After a whirlwind trip of some of the best festivals in Europe (and a meaty mix to highlight the tour), High Contrast is set to return to clubland next Friday with Playaz at Fabric. We caught up with him to see how his summer’s gone, what he’s up to and his thoughts on the commercial side of drum & bass.
Currently on the precipice of some very interesting and exciting projects that – frustratingly – he’s unable to talk about right now, it seems we’re going to be hearing a lot more from the Welsh vibe maestro in the near future. Here’s why…
Even if I wanted to make a track in a certain style that might be more popular, I wouldn’t be able to force it because my hearts not in it and that’s not the way I make music.
Last time we spoke you’d taken some time off what you described as ‘the DJ merry go round’. This summer it seems like you’re controlling it.
Haha, yeah like a drum & bass carnie! It’s been fun. The weather’s been rubbish in Britain so it’s been good to get away. My girlfriend and I did a two week roadtrip around Europe, stopping off to play various festivals along the way. It was beautiful, especially Let It Roll in the Czech Republic and Sziget in Hungary. That was a great chunk of the summer. Bestival was the last festival of the season and now it’s the Fabric show at end of the month… Back to my club stomping ground!
Give me some highlights of this awesome sounding summer…
Too many highlights really; playing in tents packed with lots of happy people is awesome everywhere I play. I had an interesting mix the other weekend; Creamfields and Shambala on the same day. Both great events but very very different. Creamfields was heavy with a very up for it crowd. The vibe was intense and like a rowdy club. Then Shambala was more of a psychedelic party with grandparents and children in the tent as well as ravers.

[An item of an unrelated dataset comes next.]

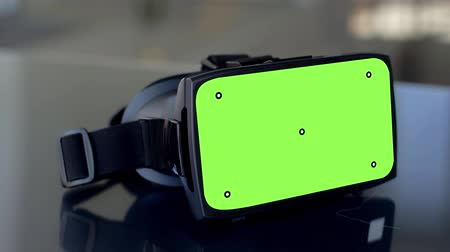 visual effect : vr headset with green screen on table Stock Footage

What’s your favourite type of vibe?
I’m just happy to play anywhere where people are up for it and going hard on the dancefloor. I love any crowd that’s into the music and wouldn’t want to play to one type – it’s all about variety. That keeps it interesting. If I was doing a live show, I’d be doing a fixed set regardless of the type of crowd pretty much. But as a DJ you need to be sensitive to what the crowd want and how they’re engaging with the music. It’s not just about playing what I want; it’s about modulating to fit the vibe somewhat; sometimes that takes you 20 minutes to get into the groove with that particular crowd. I love that challenge. So at Creamfields it was full-on, bang it out for an hour. At Shambala I was the last act of the night and it was a longer set so keeping the interest of the crowd was more of a challenge. I loved both though!
Caught any interesting acts on your travels? I saw you’d seen some of Kanye at Glastonbury…
I’m often in and out of these things but yeah Kanye was really interesting as always and I also saw FKA Twigs at Glastonbury, she’s got a great stage presence and makes some really interesting music. But to be honest I didn’t catch that much music besides the DJs playing before or after me. I always want to see more live music at festivals but its often not possible.
I hear you’ve been checking out a lot of old northern soul lately…
I have! I’ve started collecting old soul 45s. Without knowing it, over the years I’ve been picking up bits of northern soul for sampling or just because I love the music. But I didn’t know what genre it was until recently. My sister has started DJing northern soul around south Wales and that got me more consciously into it and gave me the collecting bug. It’s nice to do these special sets from time to time and play something that’s completely different to electronic music. Hearing these records on a good soundsystem is a great experience. Some of them have really heavy breakbeats and powerful vocals. It’s a completely different sonic experience. It’s great to see contemporary crowds getting down to these records and seeing the energy of the music still totally working today.
Collecting old soul records is a dangerous and expensive habit man…
I know… But the way I see it is I’m buying these records to DJ and not collect them like a serious collector. It would be crazy to spend hundreds on one 45 and devalue it with every spin. I’m fine with reissues and wearing them out. It’s been great fun and given me a little hobby that runs really nicely alongside what I do for actual work.
Speaking of actual work… Last time we spoke Who’s Loving You was just out and there was talk of lots more material. What’s up with that? We’ve had a few remixes but not as much as we’d hoped!
I can’t talk about what’s going on at the moment sorry… There are a few big things happening but not ready to confirm and I’m also producing an album with someone outside of drum & bass which has been great.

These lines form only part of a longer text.